Ilustrasi |
Kapan dibuat aransemennya? Pertanyaan itu muncul setiap saya memperkenalkan lirik dan nada untuk sebuah lagu yang saya tulis khusus sebagai “saoundtrack” novel. Iseng-iseng, saya memang membuat nada plus lirik lagu (tanpa aransemen). Kenapa? Karena saya tidak bisa bermain musik. Saya tidak bisa bermain gitar atau piano. Lagu-lagu tersebut saya rekam dan kemudian saya perkenalkan dengan beberapa teman dekat.
Lagu itu pun, saya tulis untuk sekedar menjadi pengingat novel itu. Mencoba membuat interpretasi tersendiri, terutama ketika menulis novel “Andaikan sayapmu patah”. Dimana tokoh utamanya seorang vokalis band.
Saya membuat sebuah lirik, plus nada sederhana. Tujuannya adalah untuk merepresentasikan novel itu, agar lebih orisinil. Saya tak pernah berfikir untuk membuatnya menjadi sebuah lagu utuh. Andaikan diterbitkan, pembaca tentu (hanya) akan melihat lagu tersebut sebatas lirik. Tak bernada. Tak berirama. Lebih hanya sekedar kata-kata layaknya sebuah puisi.
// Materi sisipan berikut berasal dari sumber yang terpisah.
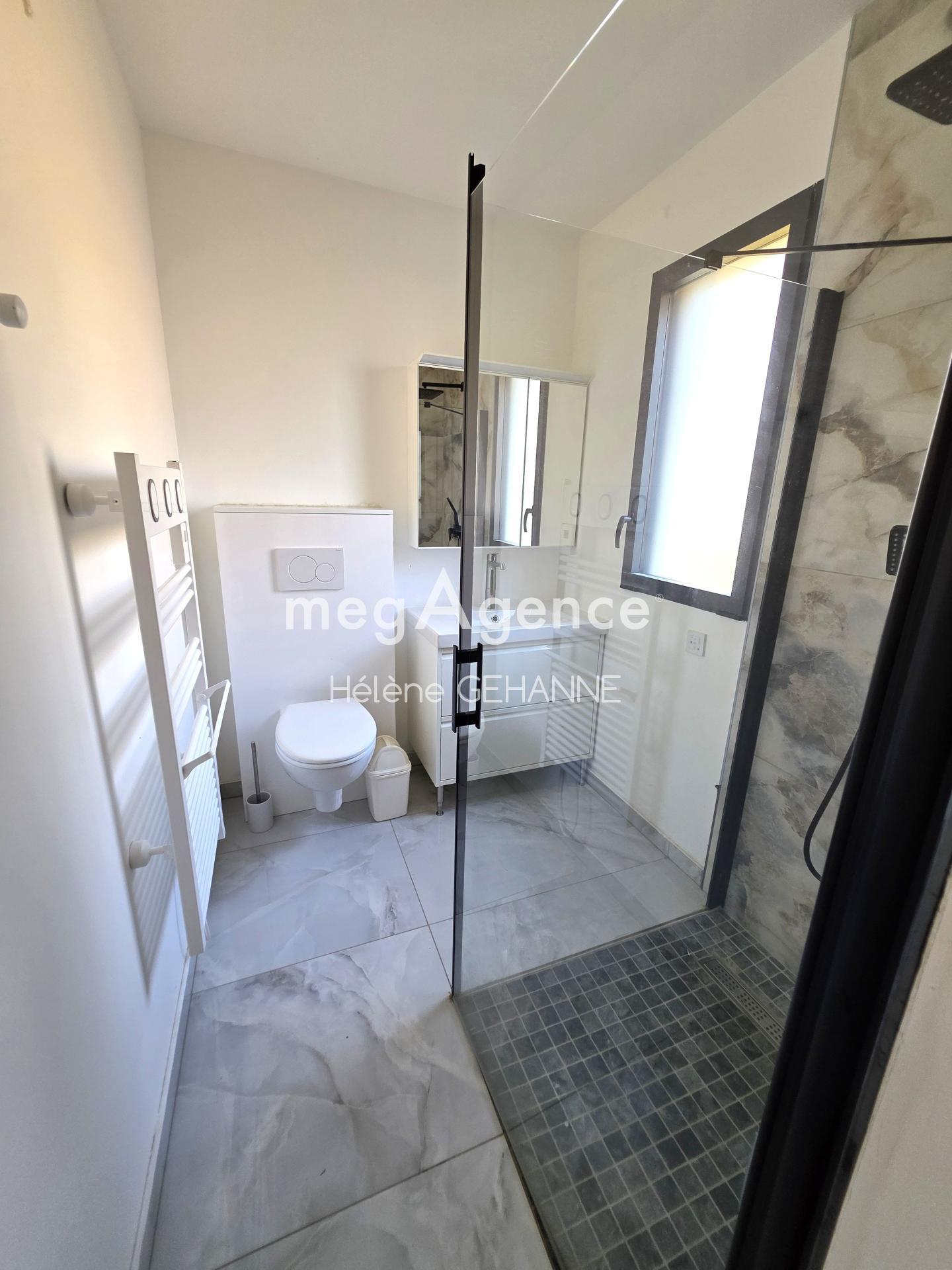 Miniature photo - 11 / 18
Lalu, kapan akan dibuatkan aransemen? Saya tidak tahu. Saya juga tak akan minta tolong teman saya yang ahli bermusik untuk membuatkan aransemen. Karena menurut saya, untuk sebuah karya seni, sesuatu tersebut haruslah muncul dari creatornya. Misalkan, ada ahli musik yang mendengar lirik plus nada lagu tersebut, lalu ia tertarik untuk membuatkan aransemennya. Atau misalkan (dan semoga) novel ini terbit dan kemudian di film-kan. Maka kemungkinan lirik plus nada itu akan menjadi sebuah lagu dengan instrumentasi tertentu.
Saya tidak mau terlalu ngotot. Apalagi saya sendiri tak punya keahlian khusus untuk membuat sebuah instrument. Biarlah lirik dan nada itu menemukan jiwanya sendiri. Menemukan seseorang yang bersedia melengkapinya. Entah karena sekedar suka, atau untuk sebuah project yang lebih besar. Saya sudah merasa cukup karena telah membuat lirik dan nadanya, karena itulah yang bisa saya lakukan sejauh ini.